DUDES! Enough with the L words. If you’re not careful, you’re going to turn this blog into a more scary than sexy soft porn cable drama about women who say they love women but only end up hurting each other in the end. Not that there’s anything wrong with that. I’m on L word overload – too many to process – but I’m all about turning lemons into lemonade so hopefully I’ll have a new ABC entry this weekend. Get your M words ready. Just in case.
And thanks for the book ideas. I used to read more than I now knit so I’m always gratified to ask for book titles and find that I’ve read a hell of lot. It’s one of the only bad things about knitting – I read so much less it’s pathetic. I’m off to the book store today, so I’ll let you know what I pick up.
Yesterday was an experiment of sorts. I started out the day with only a couple of goals: Fold the laundry. Check. Spin up the rest of the blue merino. Not so check. Guess what I learned about spinning? The first 4oz? Exciting! Fun! You don’t know what you’re going to get so you spin spin spin and then you ply ply ply so you can smother yourself in handspun goodness! I MADE THIS! It’s beautiful! Look! I turned THIS into THIS. YIPEEEEEE!
The second 4oz? Not so much. OH MY GOD I’M SO BORED I CAN’T STAND IT ANYMORE!
So I take the wheel out onto the deck because it’s still early enough that the sun hasn’t come around to my side of the building and I download a couple of episodes of Cast On because Ann and Julia have been singing Brenda’s praises and I have my water and phone and fiber and I’m ready to go. There’s a nice breeze and it’s fairly quiet (read no kids in the pool) and I start spinning. It’s okay. I’m not loving it – but it’s nice to be outside and not sweat and stuff. The podcast is fairly interesting but I keep getting the headphones caught in the fiber and then my water goes flying with a big gust of wind and I’m sure the fiber’s wet now and after I curse for like ten minutes and the headphones come flying out of the CD player (no IPOD here thank you very much) I pack everything up and head inside.
Lesson learned: I’m not an aural kind of girl.
Even the Bruce music I love so much I love because of the words – not so much the music. G is all about the music. He’s always telling me what a great song such and such is and I’m always horrified because the words are like “I’ll be so happy when you die” or something like that. But he doesn’t even hear the words. Don’t get me wrong, I like music – even love music – but it’s the words that get me. Anyway. I’m not an aural kind of girl. I’m visual. I’m about touch. I’m not so into a voice inside my head (unless, of course, it’s my own voice driving me insane – then again, I’m not really so into that either.)

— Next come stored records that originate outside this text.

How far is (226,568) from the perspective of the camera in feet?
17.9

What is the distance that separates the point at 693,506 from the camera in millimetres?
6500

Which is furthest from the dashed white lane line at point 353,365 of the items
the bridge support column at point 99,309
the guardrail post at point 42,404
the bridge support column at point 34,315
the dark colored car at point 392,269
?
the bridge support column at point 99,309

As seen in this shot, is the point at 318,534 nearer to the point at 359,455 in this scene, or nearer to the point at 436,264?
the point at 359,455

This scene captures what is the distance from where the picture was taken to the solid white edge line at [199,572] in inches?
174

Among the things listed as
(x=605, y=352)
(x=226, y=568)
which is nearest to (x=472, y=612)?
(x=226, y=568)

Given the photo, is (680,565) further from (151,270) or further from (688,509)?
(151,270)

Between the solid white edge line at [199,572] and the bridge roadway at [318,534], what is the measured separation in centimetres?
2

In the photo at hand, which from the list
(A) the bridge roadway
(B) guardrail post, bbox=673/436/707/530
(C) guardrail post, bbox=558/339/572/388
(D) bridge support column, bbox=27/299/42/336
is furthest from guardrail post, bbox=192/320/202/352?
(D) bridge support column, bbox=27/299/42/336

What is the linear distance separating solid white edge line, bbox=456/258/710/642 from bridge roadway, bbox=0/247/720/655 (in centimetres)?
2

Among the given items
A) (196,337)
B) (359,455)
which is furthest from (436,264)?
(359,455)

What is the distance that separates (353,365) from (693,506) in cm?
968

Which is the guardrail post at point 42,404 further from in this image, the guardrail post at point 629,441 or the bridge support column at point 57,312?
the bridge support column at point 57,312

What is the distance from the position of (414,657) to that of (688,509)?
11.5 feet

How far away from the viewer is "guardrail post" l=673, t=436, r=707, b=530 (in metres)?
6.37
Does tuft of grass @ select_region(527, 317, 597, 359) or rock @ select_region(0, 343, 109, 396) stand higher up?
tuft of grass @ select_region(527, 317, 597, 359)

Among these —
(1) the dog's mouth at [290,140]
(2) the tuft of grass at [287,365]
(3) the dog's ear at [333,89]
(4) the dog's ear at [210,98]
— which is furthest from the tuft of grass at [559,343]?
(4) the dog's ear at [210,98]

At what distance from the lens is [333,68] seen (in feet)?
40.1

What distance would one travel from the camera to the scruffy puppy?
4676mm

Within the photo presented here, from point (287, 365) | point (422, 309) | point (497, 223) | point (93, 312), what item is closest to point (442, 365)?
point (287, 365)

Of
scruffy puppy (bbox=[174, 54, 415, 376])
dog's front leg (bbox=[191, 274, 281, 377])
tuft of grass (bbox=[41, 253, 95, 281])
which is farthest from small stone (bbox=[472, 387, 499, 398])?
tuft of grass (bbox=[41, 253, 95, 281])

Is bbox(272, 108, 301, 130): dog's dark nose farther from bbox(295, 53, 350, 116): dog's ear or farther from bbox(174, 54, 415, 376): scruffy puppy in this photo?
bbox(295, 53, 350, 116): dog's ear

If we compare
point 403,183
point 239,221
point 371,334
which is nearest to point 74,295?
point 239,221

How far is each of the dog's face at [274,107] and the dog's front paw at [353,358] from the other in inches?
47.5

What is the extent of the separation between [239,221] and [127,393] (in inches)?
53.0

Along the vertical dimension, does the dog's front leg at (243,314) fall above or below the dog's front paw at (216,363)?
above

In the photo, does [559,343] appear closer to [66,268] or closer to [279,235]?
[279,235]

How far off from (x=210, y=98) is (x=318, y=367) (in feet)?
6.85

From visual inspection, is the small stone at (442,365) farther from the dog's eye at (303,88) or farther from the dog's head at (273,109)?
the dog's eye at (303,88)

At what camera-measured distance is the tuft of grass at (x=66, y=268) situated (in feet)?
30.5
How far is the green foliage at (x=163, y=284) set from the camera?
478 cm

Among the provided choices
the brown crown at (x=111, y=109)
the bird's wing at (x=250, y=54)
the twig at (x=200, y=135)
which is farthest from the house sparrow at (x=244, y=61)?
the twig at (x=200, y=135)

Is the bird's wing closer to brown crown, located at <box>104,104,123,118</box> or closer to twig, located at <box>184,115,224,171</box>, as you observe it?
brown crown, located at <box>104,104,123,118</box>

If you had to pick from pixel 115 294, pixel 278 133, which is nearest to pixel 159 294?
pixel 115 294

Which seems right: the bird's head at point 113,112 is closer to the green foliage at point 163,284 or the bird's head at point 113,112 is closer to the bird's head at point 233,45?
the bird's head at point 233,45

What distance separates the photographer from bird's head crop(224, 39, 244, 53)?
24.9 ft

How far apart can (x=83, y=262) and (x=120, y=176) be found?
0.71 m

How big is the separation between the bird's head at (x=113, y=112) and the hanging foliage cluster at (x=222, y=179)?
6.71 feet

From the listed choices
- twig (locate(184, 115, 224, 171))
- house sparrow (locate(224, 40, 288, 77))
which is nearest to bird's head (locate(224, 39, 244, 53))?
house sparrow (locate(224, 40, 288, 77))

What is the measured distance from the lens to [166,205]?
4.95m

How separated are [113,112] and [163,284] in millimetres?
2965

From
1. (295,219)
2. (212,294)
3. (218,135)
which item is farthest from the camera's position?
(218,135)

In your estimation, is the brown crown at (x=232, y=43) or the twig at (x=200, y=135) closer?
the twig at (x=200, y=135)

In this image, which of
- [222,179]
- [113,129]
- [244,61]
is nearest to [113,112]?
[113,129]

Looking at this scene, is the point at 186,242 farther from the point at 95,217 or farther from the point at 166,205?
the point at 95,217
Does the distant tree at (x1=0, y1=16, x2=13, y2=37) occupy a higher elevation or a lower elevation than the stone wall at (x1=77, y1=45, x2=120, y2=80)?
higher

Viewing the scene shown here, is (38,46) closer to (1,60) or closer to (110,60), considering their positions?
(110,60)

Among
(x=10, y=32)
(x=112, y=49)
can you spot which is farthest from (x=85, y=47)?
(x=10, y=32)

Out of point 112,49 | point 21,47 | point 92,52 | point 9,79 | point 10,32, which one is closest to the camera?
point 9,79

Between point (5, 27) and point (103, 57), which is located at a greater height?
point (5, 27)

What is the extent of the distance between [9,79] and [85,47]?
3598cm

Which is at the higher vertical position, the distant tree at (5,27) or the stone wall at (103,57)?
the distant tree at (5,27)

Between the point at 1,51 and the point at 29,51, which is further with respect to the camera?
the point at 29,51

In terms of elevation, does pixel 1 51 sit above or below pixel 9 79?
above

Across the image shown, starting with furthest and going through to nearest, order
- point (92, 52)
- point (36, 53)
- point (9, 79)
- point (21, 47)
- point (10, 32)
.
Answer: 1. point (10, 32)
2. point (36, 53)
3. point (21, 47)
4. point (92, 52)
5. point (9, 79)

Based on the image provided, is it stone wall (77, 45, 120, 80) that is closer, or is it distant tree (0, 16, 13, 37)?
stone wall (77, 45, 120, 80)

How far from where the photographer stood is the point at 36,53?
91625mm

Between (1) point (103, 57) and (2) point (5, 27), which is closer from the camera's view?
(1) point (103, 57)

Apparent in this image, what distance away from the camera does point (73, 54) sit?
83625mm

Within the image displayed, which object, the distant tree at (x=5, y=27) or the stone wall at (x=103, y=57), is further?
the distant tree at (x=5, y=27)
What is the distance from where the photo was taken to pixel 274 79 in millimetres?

Lesson learned: You know what I like to do when I spin? Watch TV. So much for the lofty pursuit of zen while spinning. I only want to watch episodes of Another World. That’s it. And since I was all about accomplishing something yesterday, that’s what I did. I moved the wheel back into my bedroom (where the Tivo lives) and started watching. But I was still so bored!!! It was then I realized that I have never gone back to a fiber before – I usually buy a decent amount of something I like but when I spin up and ply that first bunch – I don’t go back. I move onto something new. But I want to knit something significant with this blue stuff so I’ve made a concerted effort to go back.
It was about two episodes in, when I couldn’t even stand the latest Cass and Frankie shenanigans anymore and I was tired of waiting for the new Vicky to show up so her and Ryan can get it on, that I finally understood the TRUE zen like quality of spinning. I’m going to go out on a limb and say it’s like hitting the wall when running a marathon. I’ve never run a marathon and can pretty much guarantee I never will, but I can understand that point where you just can’t do it anymore. You are dead for all intents and purposes and somewhere deep in you, you need to find the strength to soldier on. I think I hit that wall in spinning yesterday. I couldn’t do it. The yarn was killing me. I was blurry from the wheel spinning and spinning and on my god the spinning and my fingers were burning a little bit from running the fiber through my hand and I had a weird tingling sensation radiating down from my left shoulder and it got so bad I couldn’t tell the difference anymore between Vicky and Marley and OH MY GOD! I DON’T CARE IF I NEVER SPIN ENOUGH FIBER TO EVER KNIT ANYTHING BIGGER THAN A BABY HAT! MAKE IT STOP PLEASE!!
And then, as quickly as it came on, it was over. I kept on spinning and I broke through that wall and achieved some kind of fiber like zen that I can’t quite communicate to you. It was a centering, a balance between my hands and my heart and the fiber and I did the only thing a person can do when they are in that sacred place:
I cast on for another pair of knee highs.